Jaromír Šámal (12 July 1900 – 5 June 1942) was a Czech zoologist and entomologist. He served as a professor of agriculture at the Czech Technical University. He specialized on aquatic organisms including insects, particularly the stoneflies and mayflies.
Šámal was the son of the Czech leader Přemysl Šámal (1867–1941) who was part of the anti-Austrian and anti-Nazi resistance. After his high school he went to Charles University where he studied under professor Alois Mrázek and Julius Komárek. He received a doctorate in 1923 and became an assistant to Jaromír Wenig and later Jiří Janda. He then joined the Czech Technical University where he became a professor of zoology in 1935. He also worked on fisheries projects.[1] [2]
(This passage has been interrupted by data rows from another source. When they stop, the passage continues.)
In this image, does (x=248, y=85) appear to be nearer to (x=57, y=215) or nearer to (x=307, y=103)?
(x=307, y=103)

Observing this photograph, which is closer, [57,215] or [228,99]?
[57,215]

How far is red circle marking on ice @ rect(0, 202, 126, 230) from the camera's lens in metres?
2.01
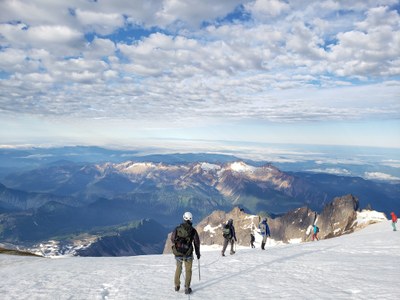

He married Milada née Cebeová (1906–1981[3]) who was also a zoologist[4] and they had two children. During the German invasion of 1939 he went into hiding and joined the resistance movement. Both his parents were arrested, his mother was taken to Auschwitz while his father died in 1941. His wife was arrested and sent to concentration camps in Terezín, Auschwitz and Ravensbrück and their two children were taken to Germany for re-education. After the war, they were found and repatriated.[5] Šámal was arrested in May and following the assassination of Reinhard Heydrich, he was executed along with others by Nazi forces by shooting at Kobylisy on 5 June 1942. The mayfly species Ecdynonurus samalorum was named after the couple.[6]